I am quite fond of Derrick Jensen’s “tell it like it is” perspective, and his essay on personal vs. communal responsibility gets me to thinking more (as does the whole of your wonderful post) about the moments of interdependence – and particularly, my students’ recognition of those moments – that help me to find my own place in the dialogue between individual, community, and globe.
I come late to this conversation, not an early adapter. Even so, I want to comment, having given a lot of thought to questions of place and land, of staying or going, of individual vs. community responsibility. My dad managed in minor league baseball, so we’d drop into random communities for a couple of summer months, then slide back out. Thinking back, it was like being a kid anthropologist doing serial field work sampling.
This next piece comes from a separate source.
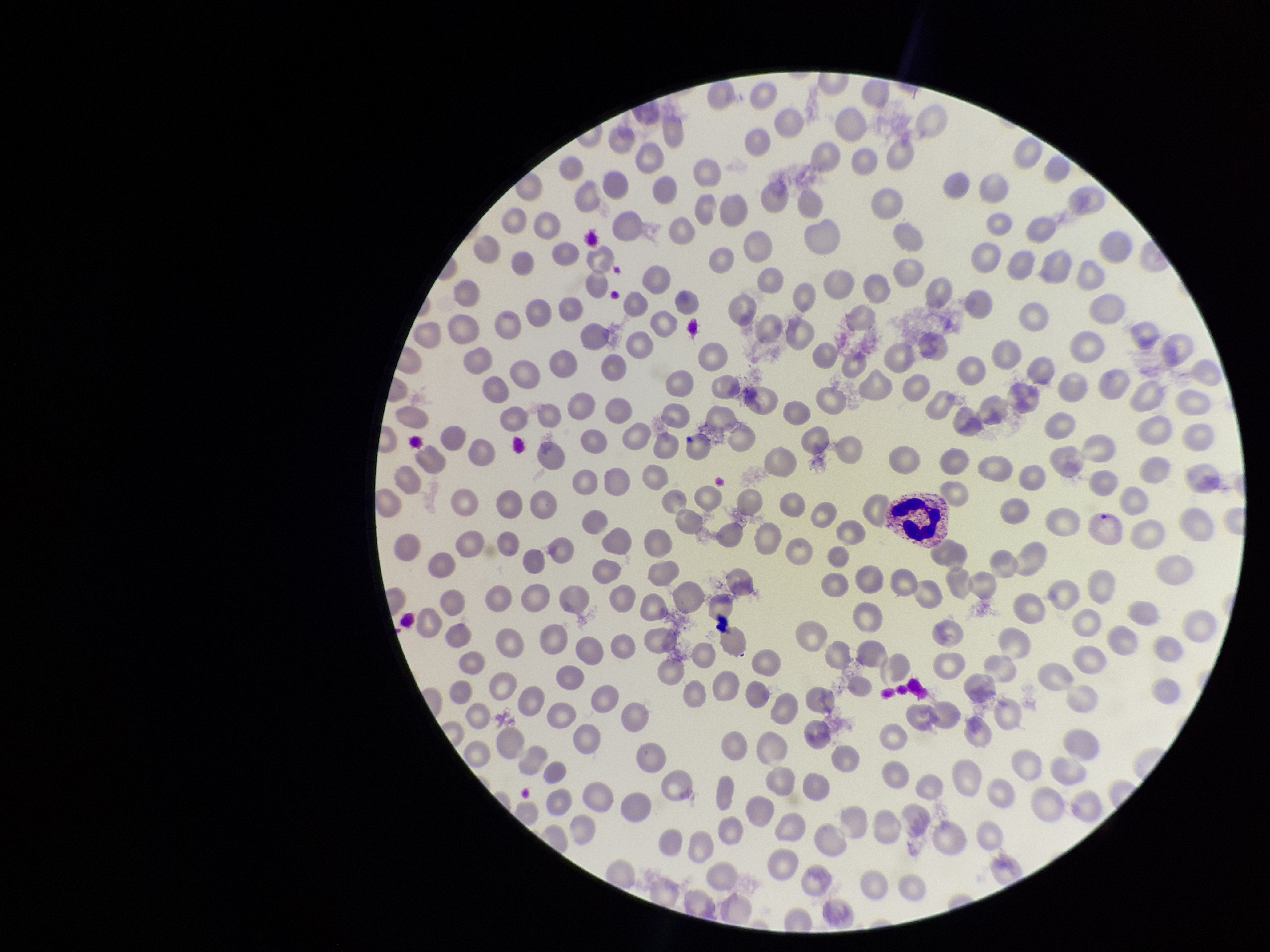

Thin.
Now and for nearly 30 years, I have played against type, living and working in southern, coastal Louisiana. This is a very rooted place, except for the contradictory forces that are quickly eroding the land away, so staying or going will eventually, in many places, not be a choice. And there remains the question of community and where people will go and how they will sustain their sense of who they are afterward. I just found a quote from Walter Benjamin, talking about the end of WW I, but which seems so appropriate to what is happening here and across the country and worldwide in this time of social and economic turmoil and change that seems to have thrown us all back to first principles. “A generation…now stood under the open sky in a countryside in which nothing remained unchanged but the clouds, in a field of force of destructive torrents and explosions, was the tiny, fragile human body.” My ardent hope is that we can work at a human scale to move into more positive territory.